Spatial reasoning data
*-*-*
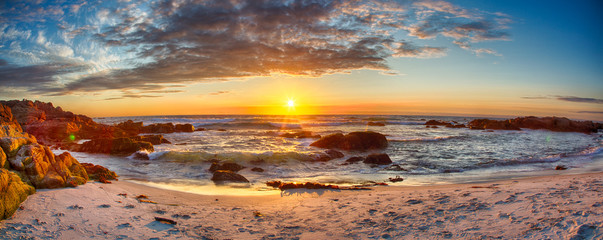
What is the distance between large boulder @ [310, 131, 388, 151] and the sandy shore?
11.0 m

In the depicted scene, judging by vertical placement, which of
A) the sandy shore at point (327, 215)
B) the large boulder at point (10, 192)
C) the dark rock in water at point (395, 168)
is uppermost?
the large boulder at point (10, 192)

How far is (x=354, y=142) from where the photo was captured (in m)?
17.8

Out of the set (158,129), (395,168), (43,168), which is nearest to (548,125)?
(395,168)

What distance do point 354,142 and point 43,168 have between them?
14688 mm

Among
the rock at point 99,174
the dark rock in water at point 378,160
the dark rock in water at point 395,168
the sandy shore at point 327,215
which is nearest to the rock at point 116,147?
the rock at point 99,174

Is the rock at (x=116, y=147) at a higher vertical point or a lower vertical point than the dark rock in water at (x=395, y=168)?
higher

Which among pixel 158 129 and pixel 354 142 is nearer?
pixel 354 142

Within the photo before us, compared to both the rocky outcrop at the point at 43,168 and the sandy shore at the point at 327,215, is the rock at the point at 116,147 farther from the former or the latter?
the sandy shore at the point at 327,215

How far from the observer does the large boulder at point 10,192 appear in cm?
396

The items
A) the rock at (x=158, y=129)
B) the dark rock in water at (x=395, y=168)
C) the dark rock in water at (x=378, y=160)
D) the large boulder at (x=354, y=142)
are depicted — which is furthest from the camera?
the rock at (x=158, y=129)

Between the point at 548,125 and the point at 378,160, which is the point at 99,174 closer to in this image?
the point at 378,160

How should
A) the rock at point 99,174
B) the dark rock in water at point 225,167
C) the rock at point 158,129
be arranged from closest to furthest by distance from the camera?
the rock at point 99,174
the dark rock in water at point 225,167
the rock at point 158,129

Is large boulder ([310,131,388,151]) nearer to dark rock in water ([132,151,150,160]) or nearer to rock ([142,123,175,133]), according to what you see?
dark rock in water ([132,151,150,160])

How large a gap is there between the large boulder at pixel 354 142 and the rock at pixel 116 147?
31.8 feet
*-*-*
Pull out every line of the data above word for word, leaving out the pictures.

What is the distance between large boulder @ [310, 131, 388, 151] and the sandy shore?
11.0 m

In the depicted scene, judging by vertical placement, which of
A) the sandy shore at point (327, 215)
B) the large boulder at point (10, 192)
C) the dark rock in water at point (395, 168)
is uppermost?
the large boulder at point (10, 192)

How far is (x=354, y=142) from where the photo was captured (in m)?
17.8

Out of the set (158,129), (395,168), (43,168), which is nearest to (548,125)?
(395,168)

What distance do point 354,142 and point 43,168 have between them?
14688 mm

Among
the rock at point 99,174
the dark rock in water at point 378,160
the dark rock in water at point 395,168
the sandy shore at point 327,215
which is nearest to the rock at point 116,147?
the rock at point 99,174

Is the rock at (x=116, y=147) at a higher vertical point or a lower vertical point than the dark rock in water at (x=395, y=168)?
higher

Which among pixel 158 129 and pixel 354 142 is nearer?
pixel 354 142

Within the photo before us, compared to both the rocky outcrop at the point at 43,168 and the sandy shore at the point at 327,215, is the rock at the point at 116,147 farther from the former or the latter?
the sandy shore at the point at 327,215

How far from the observer does the large boulder at point 10,192 appear in cm?
396

The items
A) the rock at (x=158, y=129)
B) the dark rock in water at (x=395, y=168)
C) the dark rock in water at (x=378, y=160)
D) the large boulder at (x=354, y=142)
are depicted — which is furthest from the camera?
the rock at (x=158, y=129)

Between the point at 548,125 and the point at 378,160, which is the point at 99,174 closer to in this image?
the point at 378,160

How should
A) the rock at point 99,174
B) the dark rock in water at point 225,167
C) the rock at point 158,129
be arranged from closest to furthest by distance from the camera?
the rock at point 99,174
the dark rock in water at point 225,167
the rock at point 158,129

Is large boulder ([310,131,388,151]) nearer to dark rock in water ([132,151,150,160]) or nearer to rock ([142,123,175,133]), according to what you see?
dark rock in water ([132,151,150,160])

How large a gap is there between the large boulder at pixel 354 142 and the rock at pixel 116 147?
31.8 feet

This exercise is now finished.